The 3-1 vote, with Supervisors John Coker, Oliver Bennett and Betsy Mapp voting in favor, came just under a week after the violent insurrection at the U.S. Capitol. Supervisor L. Dixon Leatherbury voted against the motion, with Supervisor Dave Fauber absent.
The county has now put out two bids, for someone to accept the monument and for someone to remove it.
Supervisors had been considering what to do with the monument after calls for its removal over the summer in the wake of racial injustice. Art Carter, a former Northampton supervisor and physician, had recommended the addition of a monument to the county’s Black Union troops next to the Confederate one.
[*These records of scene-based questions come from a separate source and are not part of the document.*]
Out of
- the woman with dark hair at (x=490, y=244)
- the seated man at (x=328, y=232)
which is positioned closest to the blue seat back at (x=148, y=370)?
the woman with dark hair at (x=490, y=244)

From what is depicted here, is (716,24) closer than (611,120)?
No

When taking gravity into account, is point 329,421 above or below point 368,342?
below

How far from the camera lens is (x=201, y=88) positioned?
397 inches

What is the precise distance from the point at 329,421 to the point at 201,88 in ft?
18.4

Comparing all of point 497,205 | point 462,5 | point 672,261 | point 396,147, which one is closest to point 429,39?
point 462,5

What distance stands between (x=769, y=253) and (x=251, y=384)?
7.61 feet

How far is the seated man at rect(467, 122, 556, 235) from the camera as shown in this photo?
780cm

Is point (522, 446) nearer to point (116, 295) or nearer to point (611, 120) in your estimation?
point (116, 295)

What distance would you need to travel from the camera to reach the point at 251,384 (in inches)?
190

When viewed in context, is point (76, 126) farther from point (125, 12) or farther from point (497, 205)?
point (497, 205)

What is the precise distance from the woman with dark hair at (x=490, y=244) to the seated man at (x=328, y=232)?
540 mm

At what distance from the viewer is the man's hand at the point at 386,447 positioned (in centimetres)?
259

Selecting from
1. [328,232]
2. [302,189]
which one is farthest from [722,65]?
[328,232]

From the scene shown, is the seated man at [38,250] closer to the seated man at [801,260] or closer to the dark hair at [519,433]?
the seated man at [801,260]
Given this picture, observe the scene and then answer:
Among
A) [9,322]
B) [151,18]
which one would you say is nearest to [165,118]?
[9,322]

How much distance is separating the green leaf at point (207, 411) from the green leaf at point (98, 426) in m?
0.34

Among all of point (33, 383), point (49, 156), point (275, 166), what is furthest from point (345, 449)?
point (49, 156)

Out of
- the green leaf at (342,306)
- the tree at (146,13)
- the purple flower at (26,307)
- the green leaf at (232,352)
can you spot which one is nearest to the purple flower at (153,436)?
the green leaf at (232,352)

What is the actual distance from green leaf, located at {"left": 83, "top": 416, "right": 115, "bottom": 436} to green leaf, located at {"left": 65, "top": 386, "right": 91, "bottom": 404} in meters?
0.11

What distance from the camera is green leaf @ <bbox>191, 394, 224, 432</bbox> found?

The county so far doesn’t have a timetable for when the monument might be removed, Deputy County Administrator Janice Williams said. She says cost estimates for removal have ranged from $8,000 to $60,000.
When the monument is removed, the only Confederate monument on Virginia’s Eastern Shore will be in Parksley. The Parksley monument has been a point of contention for several years, and the town faced criticism over the summer after it voted to sell it for $1 to a Confederate group. However the town later said it did not own the statue and canceled a public hearing.